According to Vadim, his father died in a pistol duel with a young Frenchman on October 22 [!], 1898. (2.5)
 
One of the seconds in the Zavadovski-Sheremetev duel (on the Volkovo Field in the outskirts of St. Petersburg, Nov. 12, 1817) was Onegin's friend Kaverin. When Sheremetev, mortally wounded and in agony, "flapped and plunged all over the snow like a large fish," Kaverin came to him and said: "Vot tebe i repka [Well, that's the end of your little turnip]" (EO Commentary, ibid.)
 
Kaverin is mentioned in LATH: Was that really I, Prince Vadim Blonsky, who in 1815 could have outdrunk Pushkin's mentor, Kaverin? (6.2)
 
The list of Vadim's novels includes Dr.
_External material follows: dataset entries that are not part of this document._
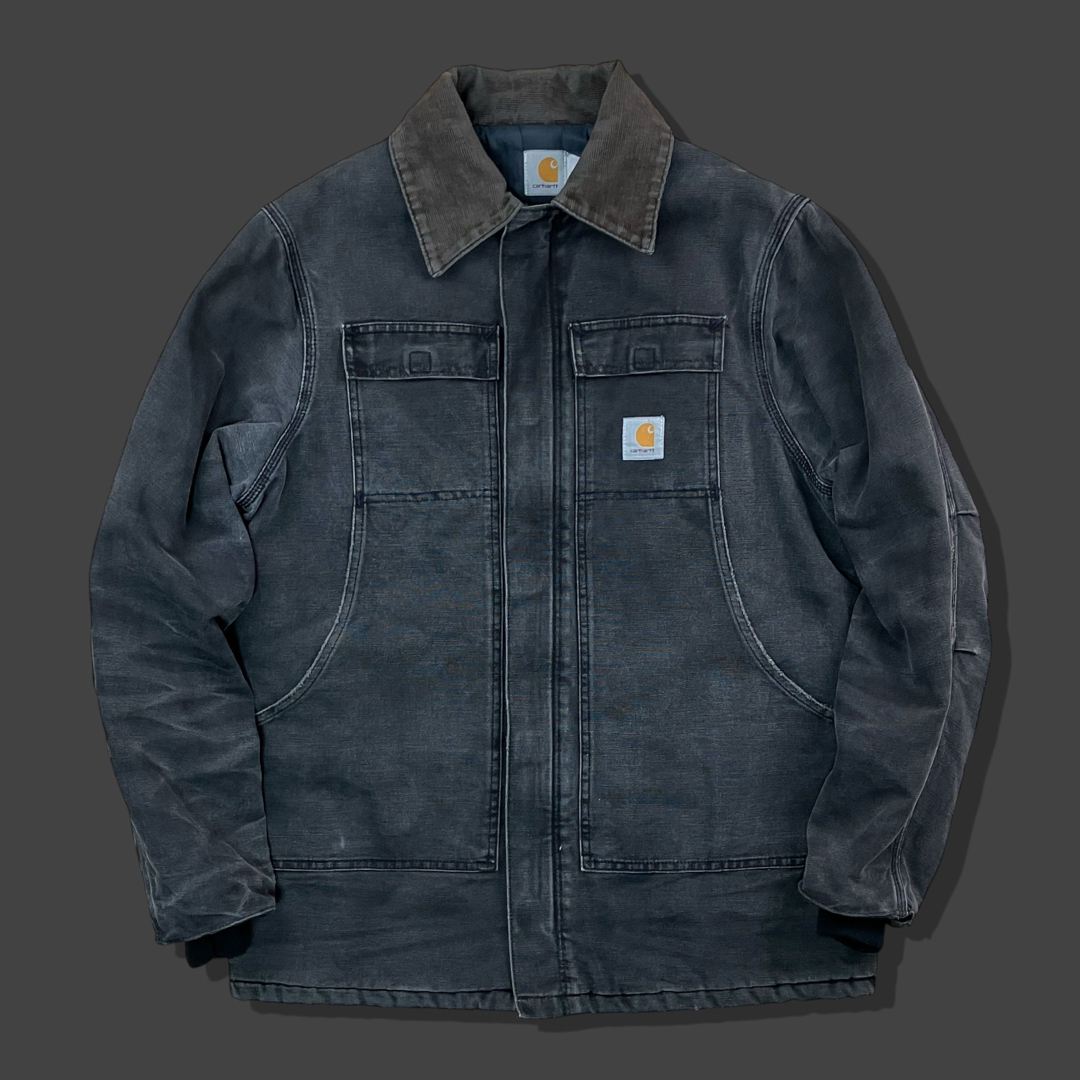 carhartt - 90s カーハート トラディショナルジャケット ダック carhartt - 90s カーハート トラディショナルジャケット ダック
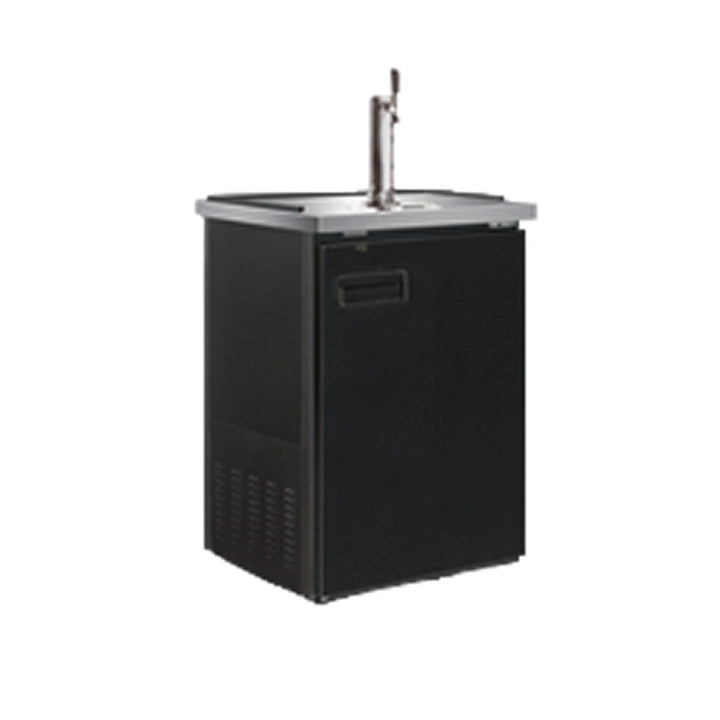 FED Single Door Underbar Direct Draw Dispenser 1-Barrel - UBD-1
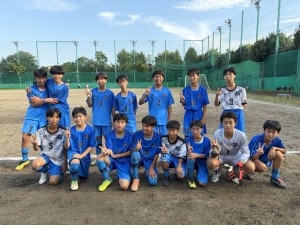 【中学サッカー部】大会報告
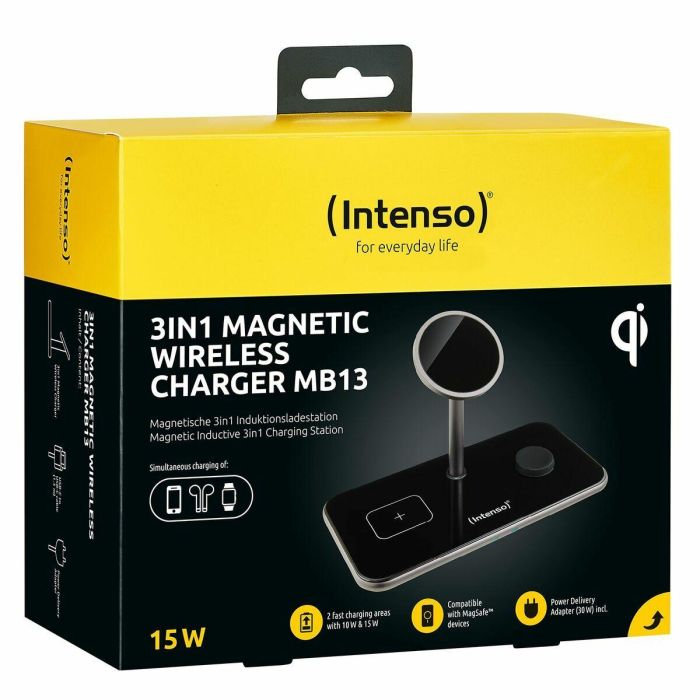 Cargador de Pared INTENSO 7410810 Negro 3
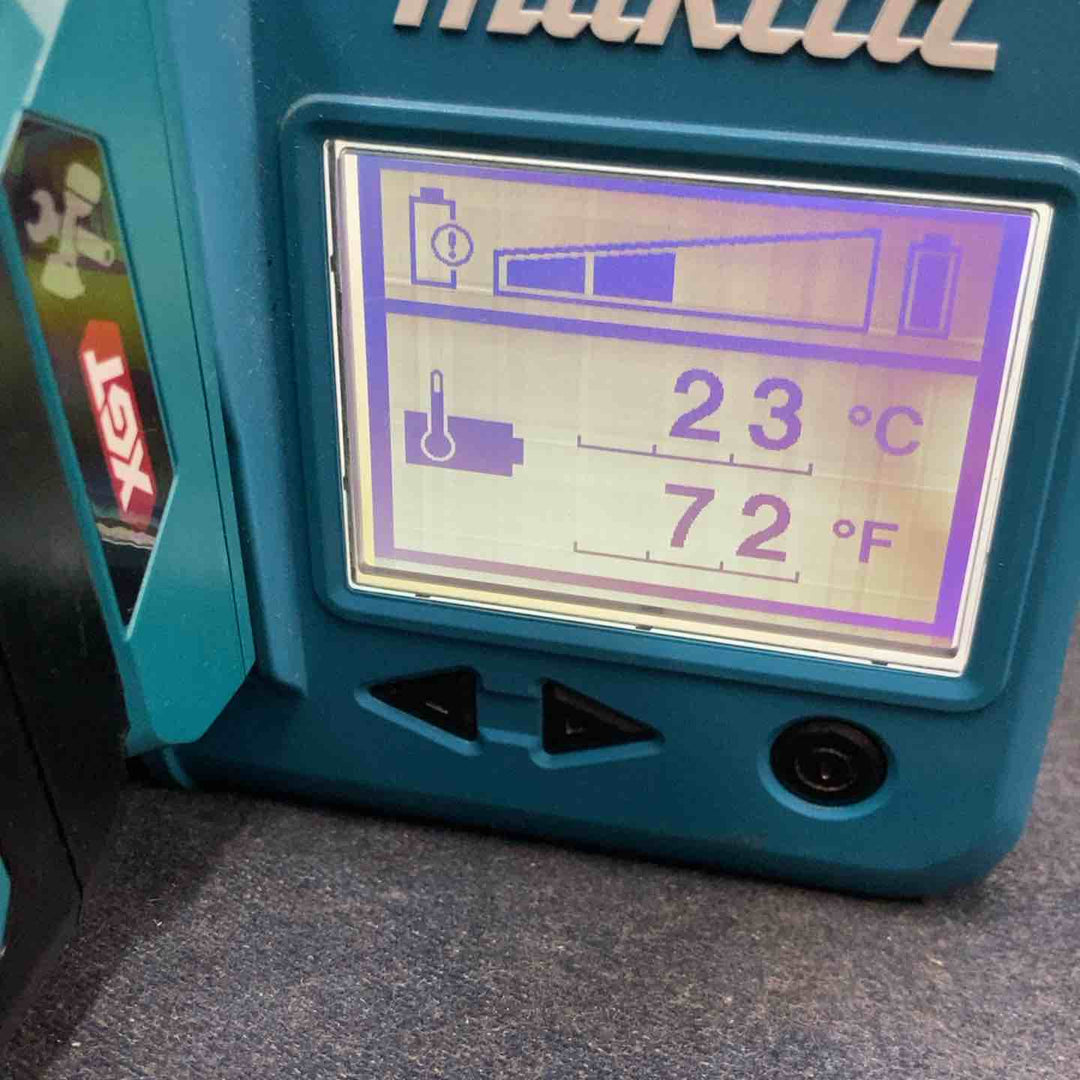 ★マキタ(makita) リチウムイオンバッテリー 40Vmax/8.0Ah BL4080F ※充電150回、寿命2/4【八潮店】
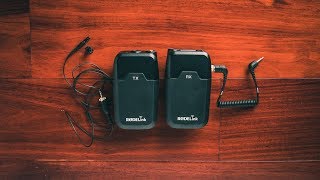 RodeLink FM Wireless Filmmaker System Review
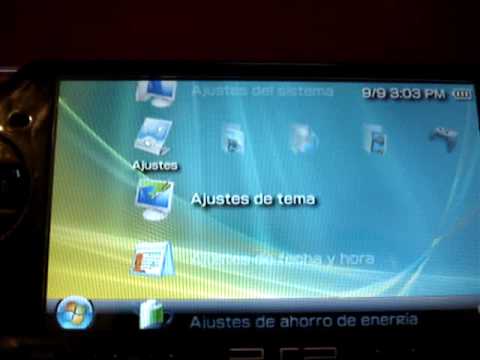 Descargar temas para psp, Directamente desde tu PSP!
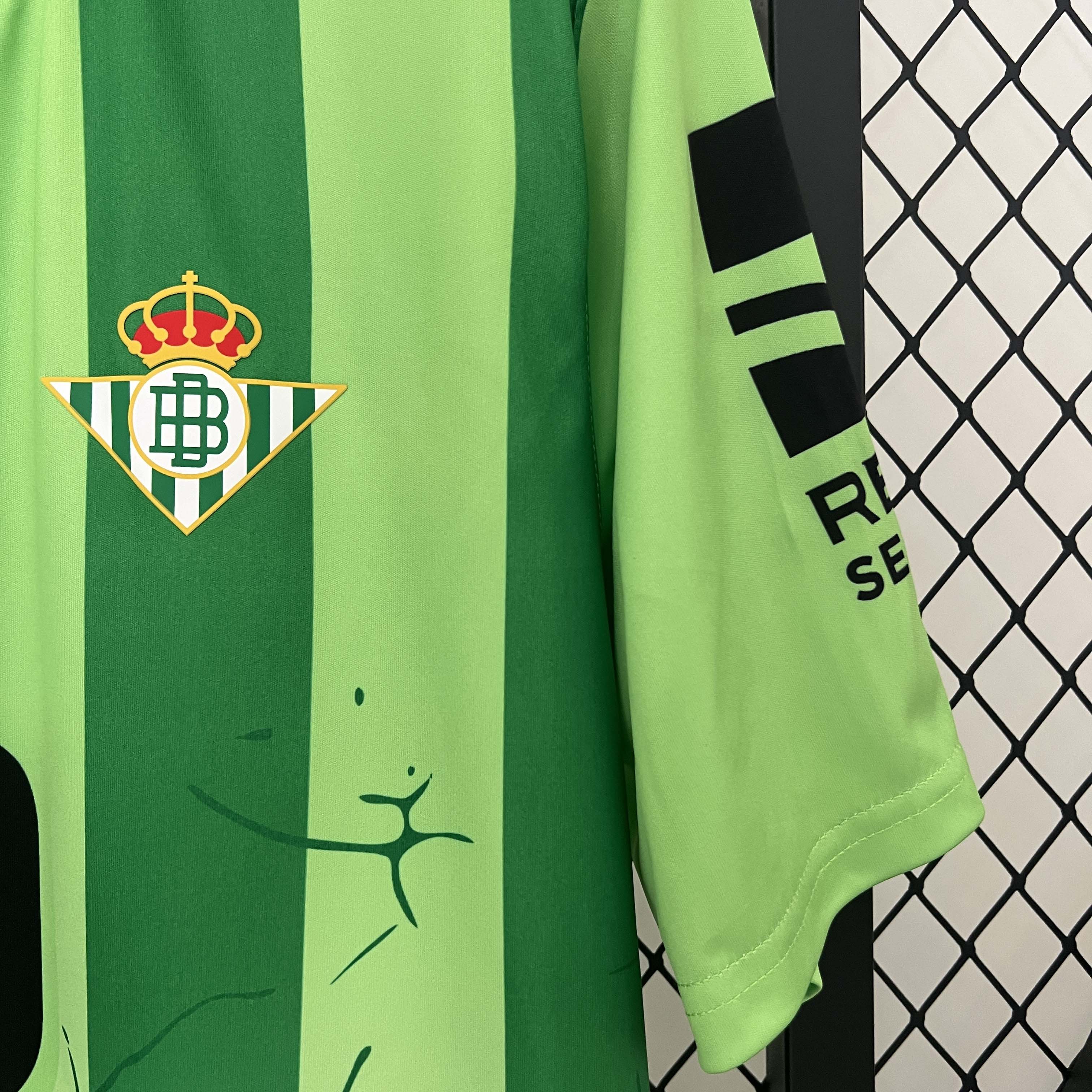 2024/2025 Real Betis Special Edition Football Shirt-mysite Custom Football Kit- Nextkits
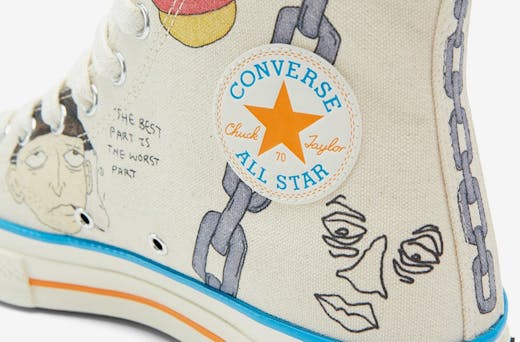Institut Har det dårligt Indeholde Here's Your First Look At Tyler, The Creator's Next Collab With Converse |  URBAN LIST PERTH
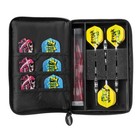 Casemaster Select Pink Nylon Dart Storage travel Case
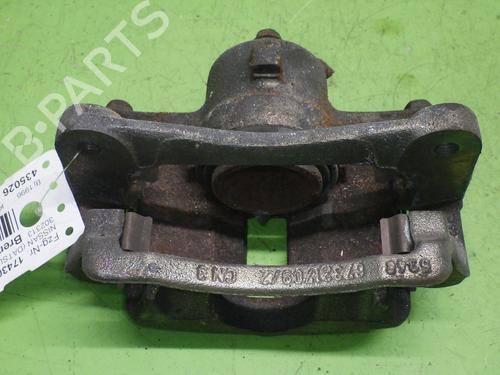 Used Right front brake caliper NISSAN MICRA II (K11) 1.0 i 16V (K11) (54 hp) 29901319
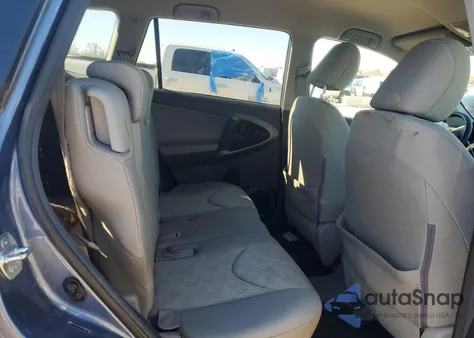 2010 Toyota Rav4 из США, поврежденный, VIN 2T3ZF4DV8AW046823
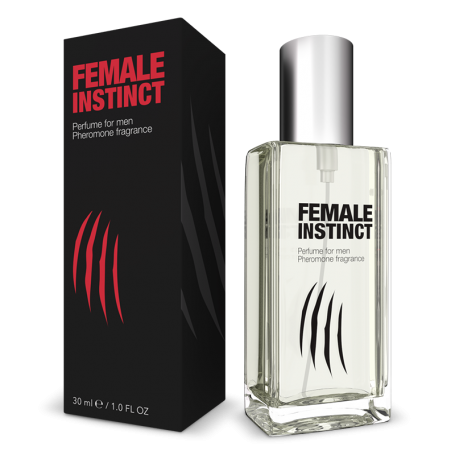 Profumo ai feromoni per uomo eau de toilette female instinct man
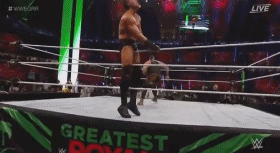 Hornswoggle nunca fue eliminado del Greatest Royal Rumble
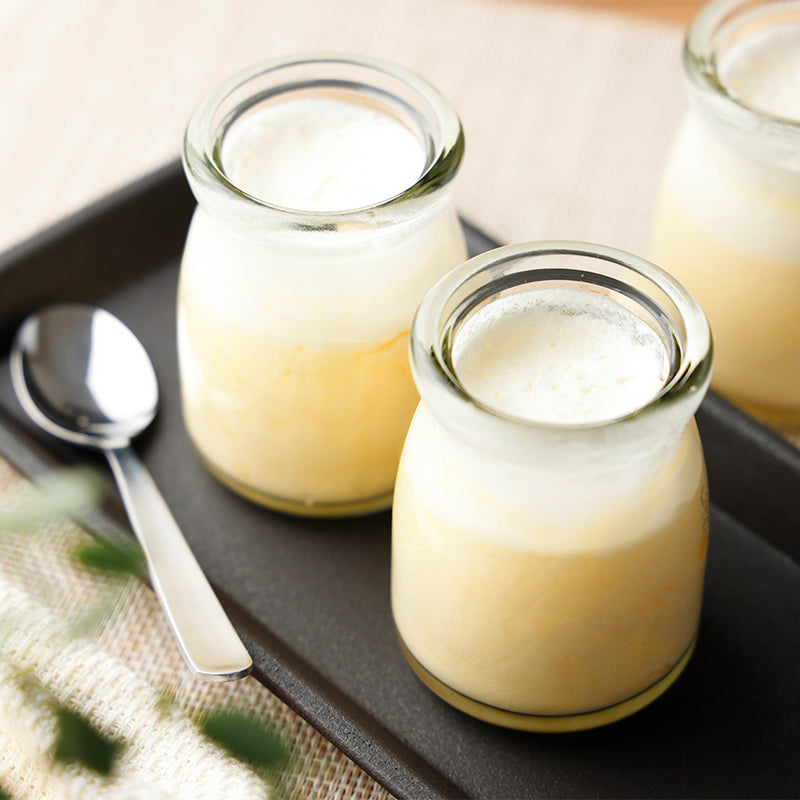 『夕しぼり』瓶詰めミルクチーズケーキ【6個】〈Story of cheesecake.Ehime made〉
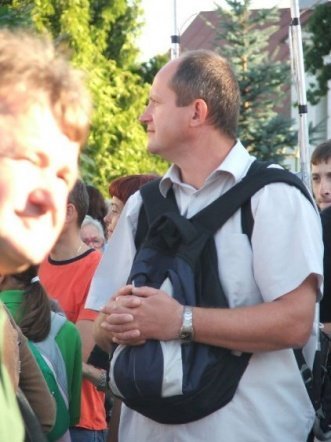 XXIII Piesza Pielgrzymka na Jasną Górę-wyjście - zdjęcie #65 - eOstroleka.pl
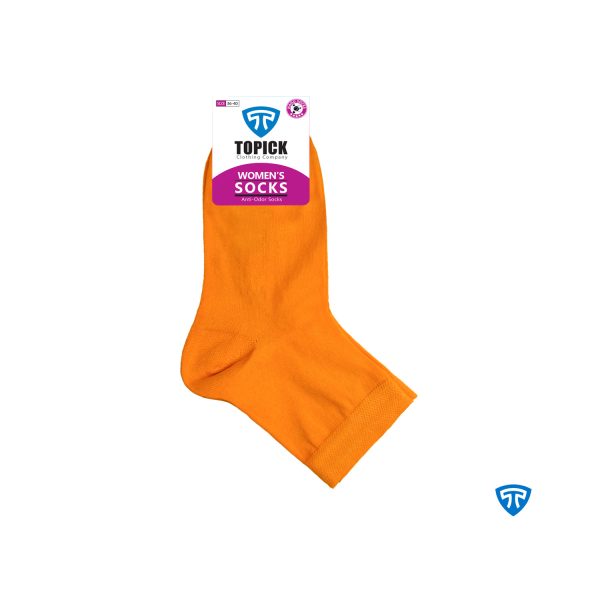 جوراب ضد بو نانو آنتی باکتریال نخ پنبه تاپیک مردانه و زنانه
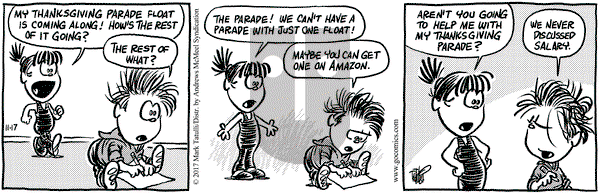 Heart of the City on Friday November 17, 2017 Comic Strip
Olga Repnin (1946). The name Repnin comes from repa (turnip), unless Repnin is an illegitimate son/daughter of Cherepnin (cherep means "scull"). 
 
The society nickname of Vadim's father (who was portrayed by Vrubel) was Demon. (2.5). In Blok's poem Vozmezdie (Retribution, 1910-21) the hero's father (who is devastated by Demon over whom Vrubel has exhausted) is known as Demon.
 
Его опустошает Демон,
Над коим Врубель изнемог...
Его прозрения глубоки,
Но их глушит ночная тьма,
И в снах холодных и жестоких
Он видит "Горе от ума".
And in his cold and cruel dreams
he [Demon] sees Woe from Wit. (Retribution, Chapter Three)
 
Gore ot uma (Woe from Wit, 1824) is a comedy in verse ("the only great Russian comedy in verse") by Griboedov.
 
Vadim wonders if Count Starov (an old diplomat) were his real father (6.1) and if he had Caucasian blood (7.3). Griboedov was a diplomat who married a Georgian princess.